Given request a: Decide whether each statement below agrees with the passage on the papal visit to Fatima: (i) the pope canonized Jacinta and Francisco; (ii) this is the third pope in a row to make a pilgrimage to Fatima; (iii) the request by the Mother of God in the Message of Fatima has already been fulfilled. Answer yes or no for each, and quote the words of the passage that decide it.
╭─ Supplied text
The papal visit to Fatima is over. Pope Bergoglio canonized Jacinta and Francisco, and for this we should give thanks to God.

Once again, the Fatima event is front-and-center in the life of the Church, for Our Lady will have it so. The Message of Fatima will never be forgotten because it involves a request by the Mother of God that has yet to be fulfilled.

Hence the fourth Pope in a row has made a pilgrimage to the site of the apparitions. It is almost as if the Popes are supernaturally drawn to the place despite the best efforts of their worldly-wise collaborators to consign Fatima to the post-Vatican II memory hole. [Not that anyone expected Bergoglio – whatever his advisers may think – not to go to Fatima at all for the centenary and the canonization of the two children! How could he possibly miss an event that is so singularly ‘signal’ for himself and for his pontificate?]

But, sad to say, Pope Bergoglio, despite the great good of the canonizations, could not leave Fatima without leaving his own imprint on the place, by which I mean his peculiar brand of liberal Jesuit theology that so often strikes at the foundations of what Catholics believe.
╰─
╭─ Exercise inputs
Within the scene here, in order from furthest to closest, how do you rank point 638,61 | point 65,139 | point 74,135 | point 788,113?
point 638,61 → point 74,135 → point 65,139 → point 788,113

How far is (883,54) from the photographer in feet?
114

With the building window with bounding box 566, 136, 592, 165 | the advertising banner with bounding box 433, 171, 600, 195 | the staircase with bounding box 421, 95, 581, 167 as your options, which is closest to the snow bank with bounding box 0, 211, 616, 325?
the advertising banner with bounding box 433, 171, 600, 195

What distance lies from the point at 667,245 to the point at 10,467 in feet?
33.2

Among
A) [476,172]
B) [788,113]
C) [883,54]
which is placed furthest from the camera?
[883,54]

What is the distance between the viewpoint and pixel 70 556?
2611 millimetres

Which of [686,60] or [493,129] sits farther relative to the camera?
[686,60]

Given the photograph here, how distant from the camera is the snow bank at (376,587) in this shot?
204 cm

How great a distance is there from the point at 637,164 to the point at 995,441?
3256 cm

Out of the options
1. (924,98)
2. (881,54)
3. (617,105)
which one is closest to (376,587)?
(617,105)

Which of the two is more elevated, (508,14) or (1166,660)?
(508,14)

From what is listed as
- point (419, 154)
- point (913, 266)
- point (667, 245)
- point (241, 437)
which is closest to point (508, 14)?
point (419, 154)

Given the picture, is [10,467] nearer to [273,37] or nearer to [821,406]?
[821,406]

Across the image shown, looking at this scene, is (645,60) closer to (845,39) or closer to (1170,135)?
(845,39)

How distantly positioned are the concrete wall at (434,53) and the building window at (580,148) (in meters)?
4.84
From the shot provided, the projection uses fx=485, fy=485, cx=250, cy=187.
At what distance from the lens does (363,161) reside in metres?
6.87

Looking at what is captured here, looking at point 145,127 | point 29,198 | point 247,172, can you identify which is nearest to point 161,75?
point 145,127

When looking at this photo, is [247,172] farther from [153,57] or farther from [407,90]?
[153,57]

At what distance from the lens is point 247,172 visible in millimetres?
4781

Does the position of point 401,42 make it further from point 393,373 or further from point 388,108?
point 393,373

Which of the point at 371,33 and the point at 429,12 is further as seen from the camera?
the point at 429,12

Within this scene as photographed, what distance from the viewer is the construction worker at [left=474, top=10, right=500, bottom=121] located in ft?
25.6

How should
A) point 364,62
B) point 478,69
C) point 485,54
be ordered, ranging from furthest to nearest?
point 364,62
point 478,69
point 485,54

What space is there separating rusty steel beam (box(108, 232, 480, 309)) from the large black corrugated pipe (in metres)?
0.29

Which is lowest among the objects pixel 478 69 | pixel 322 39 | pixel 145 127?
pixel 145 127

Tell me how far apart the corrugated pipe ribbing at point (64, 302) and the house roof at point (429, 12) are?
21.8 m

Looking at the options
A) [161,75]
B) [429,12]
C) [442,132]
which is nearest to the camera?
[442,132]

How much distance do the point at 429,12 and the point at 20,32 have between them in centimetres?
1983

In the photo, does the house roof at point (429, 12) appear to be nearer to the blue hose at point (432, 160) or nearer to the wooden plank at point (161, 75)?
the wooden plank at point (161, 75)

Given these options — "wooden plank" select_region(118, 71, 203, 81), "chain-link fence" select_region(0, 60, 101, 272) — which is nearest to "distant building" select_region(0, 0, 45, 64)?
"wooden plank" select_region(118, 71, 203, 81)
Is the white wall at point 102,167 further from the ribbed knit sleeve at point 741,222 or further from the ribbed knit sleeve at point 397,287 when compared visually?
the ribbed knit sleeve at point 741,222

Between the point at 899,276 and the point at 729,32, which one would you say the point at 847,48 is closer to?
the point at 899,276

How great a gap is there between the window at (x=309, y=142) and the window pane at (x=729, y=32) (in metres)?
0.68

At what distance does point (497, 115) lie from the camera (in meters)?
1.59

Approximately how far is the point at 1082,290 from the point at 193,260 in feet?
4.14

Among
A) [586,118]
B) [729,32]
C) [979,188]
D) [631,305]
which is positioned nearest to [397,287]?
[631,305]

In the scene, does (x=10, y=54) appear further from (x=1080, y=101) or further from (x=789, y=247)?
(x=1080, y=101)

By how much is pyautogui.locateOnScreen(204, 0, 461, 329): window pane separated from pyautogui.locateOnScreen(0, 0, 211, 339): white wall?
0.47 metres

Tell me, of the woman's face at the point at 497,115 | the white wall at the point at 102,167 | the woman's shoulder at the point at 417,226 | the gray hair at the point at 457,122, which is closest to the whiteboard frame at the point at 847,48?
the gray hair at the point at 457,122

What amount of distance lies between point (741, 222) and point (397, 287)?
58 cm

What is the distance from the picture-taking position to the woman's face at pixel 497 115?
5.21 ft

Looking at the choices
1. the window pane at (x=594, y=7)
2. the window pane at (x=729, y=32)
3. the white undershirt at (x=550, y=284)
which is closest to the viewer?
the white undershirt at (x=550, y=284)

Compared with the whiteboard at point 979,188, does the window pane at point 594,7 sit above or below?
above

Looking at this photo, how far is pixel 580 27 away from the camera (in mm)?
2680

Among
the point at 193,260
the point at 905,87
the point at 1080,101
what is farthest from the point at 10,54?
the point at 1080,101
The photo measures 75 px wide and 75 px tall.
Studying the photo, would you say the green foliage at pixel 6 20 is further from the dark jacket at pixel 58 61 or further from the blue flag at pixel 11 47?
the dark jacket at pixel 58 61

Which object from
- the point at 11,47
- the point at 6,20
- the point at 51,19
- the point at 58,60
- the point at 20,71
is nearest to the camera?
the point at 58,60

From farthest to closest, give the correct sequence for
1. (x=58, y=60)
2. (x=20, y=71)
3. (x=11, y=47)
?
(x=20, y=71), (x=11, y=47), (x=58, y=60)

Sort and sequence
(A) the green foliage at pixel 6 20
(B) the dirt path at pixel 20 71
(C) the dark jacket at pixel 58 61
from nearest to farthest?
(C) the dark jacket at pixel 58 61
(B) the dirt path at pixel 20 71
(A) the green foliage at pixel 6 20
╰─
Given request b: Gather every line of the records that contains the string "positioned", matching case exactly.

Solution a:
(i) Yes: "Pope Bergoglio canonized Jacinta and Francisco"
(ii) No: "the fourth Pope in a row has made a pilgrimage to the site of the apparitions"
(iii) No: "a request by the Mother of God that has yet to be fulfilled"

Solution b:
How distantly positioned are the concrete wall at (434,53) and the building window at (580,148) (in meters)?
which is positioned nearest to [397,287]?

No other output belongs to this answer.